Post-traumatic Stress Disorder (PTSD) can occur after a person experiences a traumatic event. Symptoms of PTSD can be debilitating and are often brought on by trauma triggers, or experiences in daily life that cause an individual to recall or re-live a traumatic memory.

Current therapies for trauma-related disorders are designed to treat people who respond to trauma triggers on a conscious level. But what if an individual isn’t aware of his or her trauma triggers? And how does the body respond when trauma triggers or threats are perceived on a subconscious level?

New research led by Dr. Daniela Rabellino, a postdoctoral fellow working alongside Dr. Ruth Lanius, Associate Clinical Scientist at Homewood Research Institute, has uncovered some answers to these important questions. And the findings may have significant implications for the field of trauma treatment.

Dr.
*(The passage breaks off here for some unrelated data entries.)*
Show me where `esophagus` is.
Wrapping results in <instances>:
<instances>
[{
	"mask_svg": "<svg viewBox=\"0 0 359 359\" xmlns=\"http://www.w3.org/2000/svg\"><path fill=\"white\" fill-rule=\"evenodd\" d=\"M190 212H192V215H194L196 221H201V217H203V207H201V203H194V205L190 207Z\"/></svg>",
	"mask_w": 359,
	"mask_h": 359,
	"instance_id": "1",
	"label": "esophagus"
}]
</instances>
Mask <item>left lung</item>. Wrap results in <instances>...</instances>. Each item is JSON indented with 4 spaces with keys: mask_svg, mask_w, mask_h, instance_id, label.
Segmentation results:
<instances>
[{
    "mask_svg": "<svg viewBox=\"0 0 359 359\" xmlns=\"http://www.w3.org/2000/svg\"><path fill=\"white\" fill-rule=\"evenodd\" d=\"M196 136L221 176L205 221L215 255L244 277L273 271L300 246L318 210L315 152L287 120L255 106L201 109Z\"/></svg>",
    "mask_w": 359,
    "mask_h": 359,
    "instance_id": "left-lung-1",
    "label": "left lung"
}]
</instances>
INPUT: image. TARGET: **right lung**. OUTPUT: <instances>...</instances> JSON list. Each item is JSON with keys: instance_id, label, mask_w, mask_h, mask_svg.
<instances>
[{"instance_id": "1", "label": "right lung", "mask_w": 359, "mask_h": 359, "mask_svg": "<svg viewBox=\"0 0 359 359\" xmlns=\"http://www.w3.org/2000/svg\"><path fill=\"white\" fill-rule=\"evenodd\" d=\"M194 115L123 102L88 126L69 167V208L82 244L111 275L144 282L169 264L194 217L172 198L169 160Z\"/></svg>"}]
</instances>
Rabellino’s study, Neural and Autonomic Correlates of Post-Traumatic Stress Disorder During Processing of Trauma-Related Stimuli, explores the effects of trauma triggers that are presented to people with PTSD for only a few milliseconds and are thus perceived below the threshold of conscious awareness.

The subconscious processing of trauma triggers had a striking effect on both heart rate – an important measure of emotion regulation – and on the activation of midbrain structures that have been proposed to form the body’s innate “alarm system”. In other words, individuals react reflexively to trauma triggers, even when they are not consciously aware of those triggers.
Dr. Rabellino’s study has important implications for the future of trauma treatment; specifically, treatment must incorporate interventions that directly address the effects of trauma triggers that are not consciously perceived.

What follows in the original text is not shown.